Americans have been making the decision not to smoke more and more. However, this law may lend back some of the “cool” factor of smoking.
Rebellion is a natural part of being a teenager. Teens want to break the rules as they fight to find their own identities. By raising the legal age to purchase cigarettes, Bloomberg made smoking more exciting because it is forbidden.
This is the same concept with drinking alcohol. In part, underage drinking occurs so often because teenagers want to rebel even more. Even though cigarettes were still illegal to purchase for those younger than 18 before this law, raising the purchasing age makes them seem like a better way to rebel.
This law isn’t necessary.
Smoking has already been on a consistent decline in recent years.

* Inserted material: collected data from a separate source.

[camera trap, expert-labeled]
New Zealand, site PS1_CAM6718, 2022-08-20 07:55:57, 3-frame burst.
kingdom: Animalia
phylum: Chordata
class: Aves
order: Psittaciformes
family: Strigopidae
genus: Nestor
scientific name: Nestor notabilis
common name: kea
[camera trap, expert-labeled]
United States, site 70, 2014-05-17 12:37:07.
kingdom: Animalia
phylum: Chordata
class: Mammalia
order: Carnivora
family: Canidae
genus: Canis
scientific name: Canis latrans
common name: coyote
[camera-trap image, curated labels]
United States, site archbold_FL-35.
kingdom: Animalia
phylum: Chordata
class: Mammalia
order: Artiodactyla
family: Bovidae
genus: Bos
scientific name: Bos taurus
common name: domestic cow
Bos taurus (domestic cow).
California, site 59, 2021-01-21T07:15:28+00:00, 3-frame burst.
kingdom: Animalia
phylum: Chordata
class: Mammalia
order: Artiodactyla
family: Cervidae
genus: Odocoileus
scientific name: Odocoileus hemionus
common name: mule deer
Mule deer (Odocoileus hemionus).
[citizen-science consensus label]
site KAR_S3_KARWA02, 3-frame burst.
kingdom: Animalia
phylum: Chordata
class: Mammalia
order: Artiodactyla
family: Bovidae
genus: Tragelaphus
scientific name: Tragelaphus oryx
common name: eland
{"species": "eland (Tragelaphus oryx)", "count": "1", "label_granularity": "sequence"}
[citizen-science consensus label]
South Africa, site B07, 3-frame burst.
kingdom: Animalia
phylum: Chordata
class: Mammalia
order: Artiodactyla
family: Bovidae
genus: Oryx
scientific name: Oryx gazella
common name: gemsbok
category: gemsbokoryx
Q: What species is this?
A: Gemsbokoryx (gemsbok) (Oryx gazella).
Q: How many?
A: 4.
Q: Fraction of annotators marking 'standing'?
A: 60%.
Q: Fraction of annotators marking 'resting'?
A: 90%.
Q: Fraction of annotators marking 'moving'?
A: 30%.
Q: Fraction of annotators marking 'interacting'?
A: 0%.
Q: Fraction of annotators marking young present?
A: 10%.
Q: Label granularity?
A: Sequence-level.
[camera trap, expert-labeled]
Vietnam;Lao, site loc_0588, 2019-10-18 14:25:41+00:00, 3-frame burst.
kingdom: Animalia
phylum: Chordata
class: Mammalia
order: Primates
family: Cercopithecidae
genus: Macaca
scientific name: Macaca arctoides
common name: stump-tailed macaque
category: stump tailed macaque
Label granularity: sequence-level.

Instead of sticking with more subtle methods, NYC raised the purchasing age and potentially set off a new wave of teenagers who become hooked on cigarettes because of teenage rebellion.
Studies have proven tactics such as raising the price of cigarettes and creating smoke-free environments effectively cut down the rate of smoking, according to the same New York Times article.
Other cities should not follow NYC’s lead. Instead, the U.S. should educate people on the dangers of cigarettes and the manipulation of the tobacco industry.
These methods may require more patience, but they will be far less likely to backfire and create a new generation of rebellious smokers. These teenagers will struggle with addiction the rest of their lives, but they don’t consider that when they want to look cool through rebelling against their parents and the law.